_WHAT YOU WILL DO_.
Please echo the items below word for word, from the start of the items through the line that contains "49.2 meters", leaving the pictures out of your answer.

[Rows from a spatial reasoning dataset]
.....

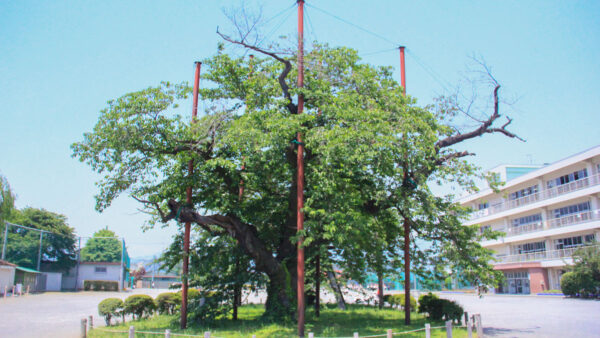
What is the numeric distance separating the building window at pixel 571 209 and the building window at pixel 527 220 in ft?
9.50

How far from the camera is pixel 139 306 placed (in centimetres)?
2019

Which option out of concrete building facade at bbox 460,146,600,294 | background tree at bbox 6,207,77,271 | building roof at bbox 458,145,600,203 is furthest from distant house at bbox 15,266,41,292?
building roof at bbox 458,145,600,203

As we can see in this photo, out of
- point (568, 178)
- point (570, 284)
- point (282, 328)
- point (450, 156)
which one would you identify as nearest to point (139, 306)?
point (282, 328)

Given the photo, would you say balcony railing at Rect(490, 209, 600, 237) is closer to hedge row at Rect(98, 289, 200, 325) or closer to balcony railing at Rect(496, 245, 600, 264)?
balcony railing at Rect(496, 245, 600, 264)

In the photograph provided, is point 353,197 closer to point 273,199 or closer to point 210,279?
point 273,199

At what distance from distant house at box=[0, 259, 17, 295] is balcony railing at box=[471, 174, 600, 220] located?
49.2 meters

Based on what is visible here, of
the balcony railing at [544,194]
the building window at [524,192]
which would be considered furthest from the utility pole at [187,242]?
the building window at [524,192]

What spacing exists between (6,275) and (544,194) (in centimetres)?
5002

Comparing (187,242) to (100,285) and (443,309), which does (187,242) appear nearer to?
(443,309)

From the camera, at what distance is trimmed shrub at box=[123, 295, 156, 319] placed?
1975cm

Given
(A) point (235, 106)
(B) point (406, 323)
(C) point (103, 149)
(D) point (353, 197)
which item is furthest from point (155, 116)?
(B) point (406, 323)

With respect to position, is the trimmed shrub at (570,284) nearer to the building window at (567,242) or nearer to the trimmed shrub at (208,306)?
the building window at (567,242)

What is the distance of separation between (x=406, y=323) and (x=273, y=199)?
7.15m

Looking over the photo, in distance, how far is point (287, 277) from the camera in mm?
17734
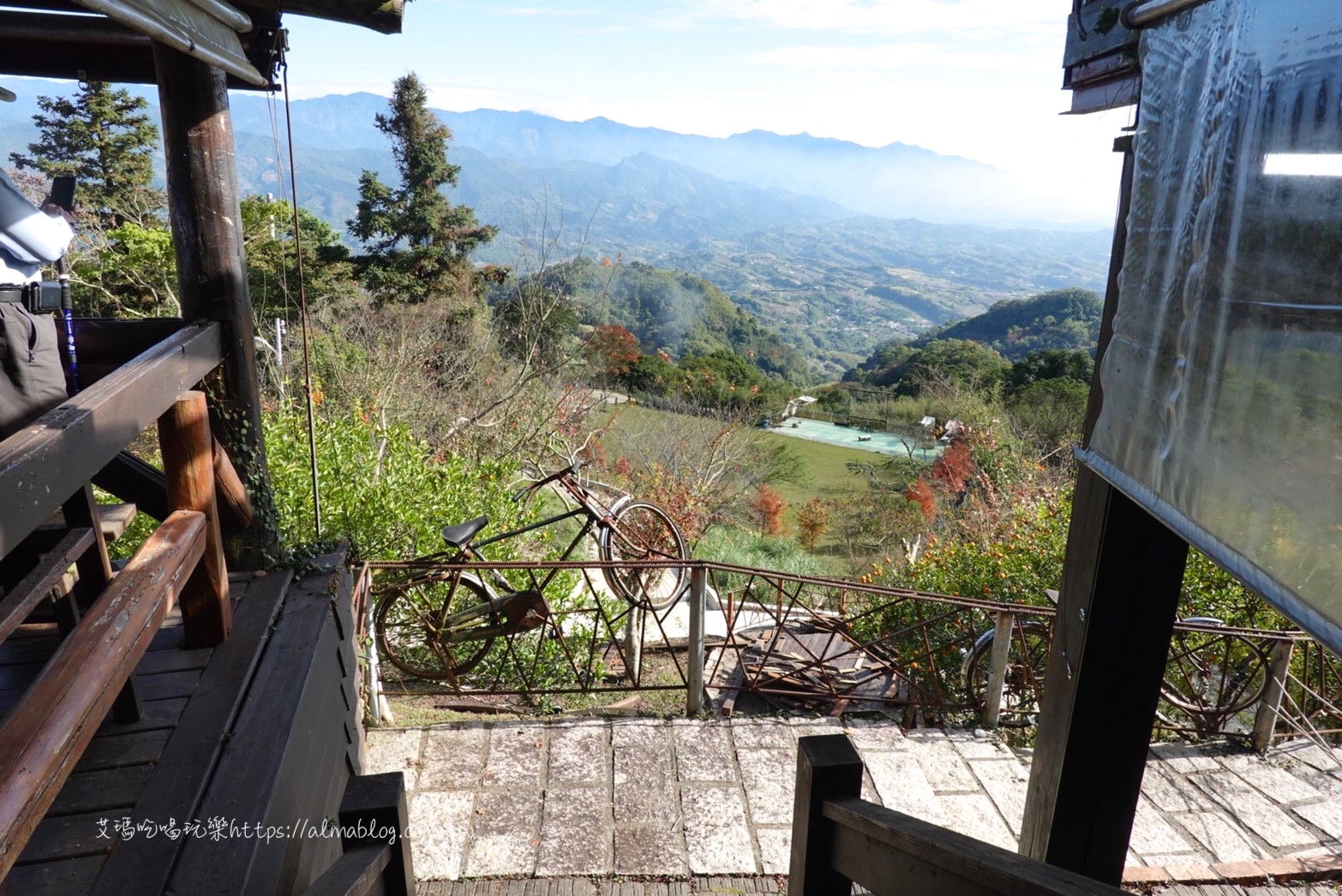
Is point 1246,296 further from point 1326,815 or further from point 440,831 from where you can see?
point 1326,815

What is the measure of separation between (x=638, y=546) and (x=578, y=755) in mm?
2286

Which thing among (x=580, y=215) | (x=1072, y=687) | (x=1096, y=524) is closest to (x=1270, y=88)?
(x=1096, y=524)

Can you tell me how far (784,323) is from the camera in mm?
59969

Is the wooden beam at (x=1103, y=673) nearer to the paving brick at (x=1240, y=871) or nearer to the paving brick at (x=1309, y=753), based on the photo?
the paving brick at (x=1240, y=871)

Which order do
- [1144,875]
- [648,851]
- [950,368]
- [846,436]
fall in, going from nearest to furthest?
[1144,875] < [648,851] < [950,368] < [846,436]

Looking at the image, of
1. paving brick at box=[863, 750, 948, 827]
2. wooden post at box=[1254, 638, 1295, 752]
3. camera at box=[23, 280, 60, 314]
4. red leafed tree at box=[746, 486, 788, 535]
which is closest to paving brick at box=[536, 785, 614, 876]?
paving brick at box=[863, 750, 948, 827]

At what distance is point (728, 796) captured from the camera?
3.84 metres

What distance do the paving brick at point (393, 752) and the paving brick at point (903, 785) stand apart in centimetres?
235

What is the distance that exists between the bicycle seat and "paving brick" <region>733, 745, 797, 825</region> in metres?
2.06

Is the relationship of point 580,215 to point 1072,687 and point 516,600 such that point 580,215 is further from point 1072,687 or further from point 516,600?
point 1072,687

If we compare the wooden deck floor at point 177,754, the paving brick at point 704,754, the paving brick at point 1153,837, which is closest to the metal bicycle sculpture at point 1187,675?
the paving brick at point 1153,837

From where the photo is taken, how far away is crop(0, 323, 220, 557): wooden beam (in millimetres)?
1364

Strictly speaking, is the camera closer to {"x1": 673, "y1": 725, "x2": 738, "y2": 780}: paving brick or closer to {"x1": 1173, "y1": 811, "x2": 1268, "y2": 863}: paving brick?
{"x1": 673, "y1": 725, "x2": 738, "y2": 780}: paving brick

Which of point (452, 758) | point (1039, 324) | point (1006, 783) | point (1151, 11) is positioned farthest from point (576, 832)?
point (1039, 324)
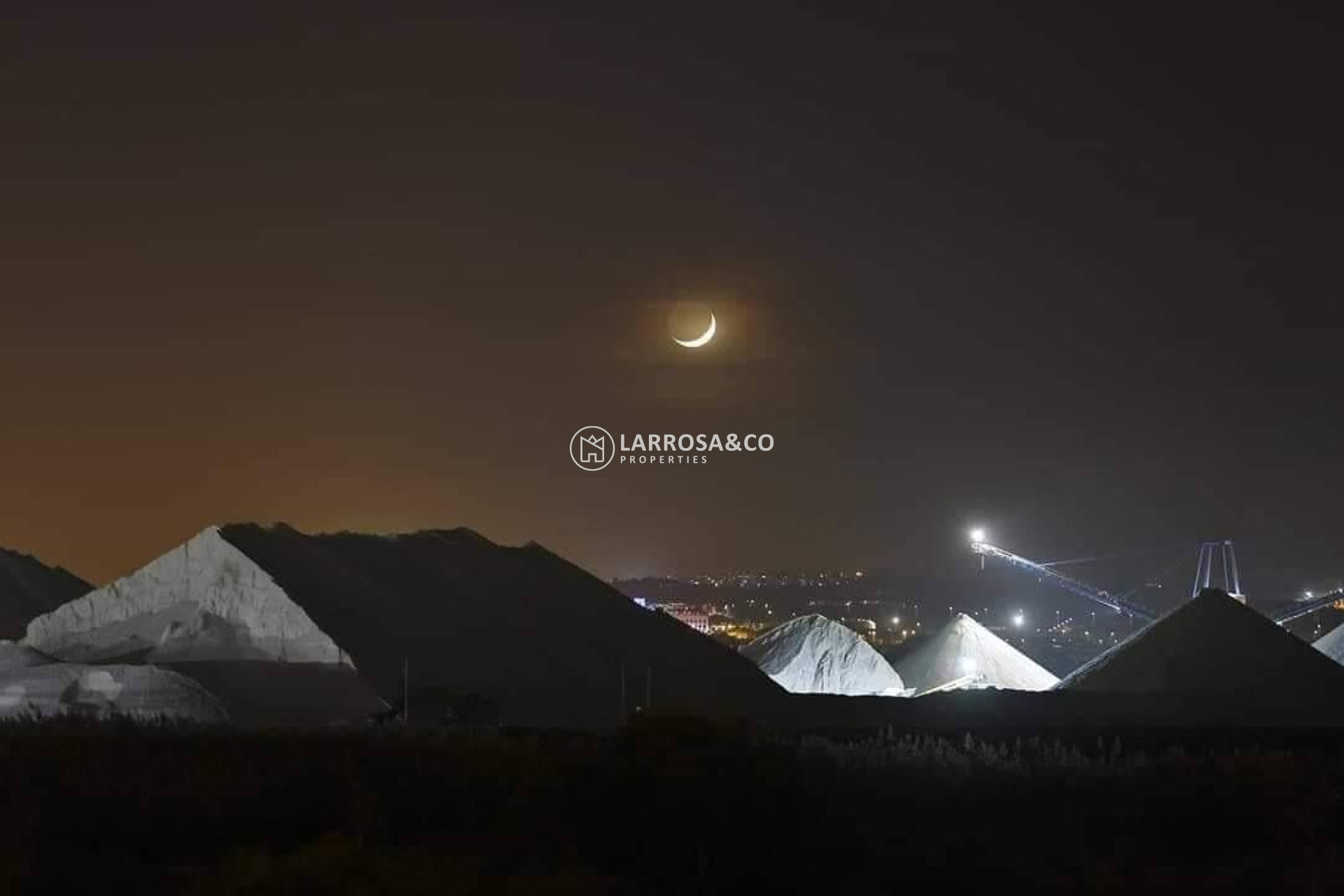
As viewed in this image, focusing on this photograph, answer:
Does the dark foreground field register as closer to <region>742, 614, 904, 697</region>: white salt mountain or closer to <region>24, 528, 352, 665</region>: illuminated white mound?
<region>24, 528, 352, 665</region>: illuminated white mound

.....

_EXPECTED ANSWER_.
What is the numeric distance separating the building window at pixel 571 209 and the building window at pixel 527 220 in ft?
9.50

How far from the camera is pixel 139 306 placed (in centimetres)?
2019

Which option out of concrete building facade at bbox 460,146,600,294 | background tree at bbox 6,207,77,271 | building roof at bbox 458,145,600,203 is furthest from distant house at bbox 15,266,41,292?
building roof at bbox 458,145,600,203

As we can see in this photo, out of
- point (568, 178)
- point (570, 284)
- point (282, 328)
- point (450, 156)
which one would you identify as nearest to point (139, 306)?
point (282, 328)

Given the photo, would you say balcony railing at Rect(490, 209, 600, 237) is closer to hedge row at Rect(98, 289, 200, 325) or closer to balcony railing at Rect(496, 245, 600, 264)?
balcony railing at Rect(496, 245, 600, 264)

In the photograph provided, is point 353,197 closer to point 273,199 or closer to point 210,279?
point 273,199

At what distance from distant house at box=[0, 259, 17, 295] is balcony railing at box=[471, 174, 600, 220] located?
49.2 meters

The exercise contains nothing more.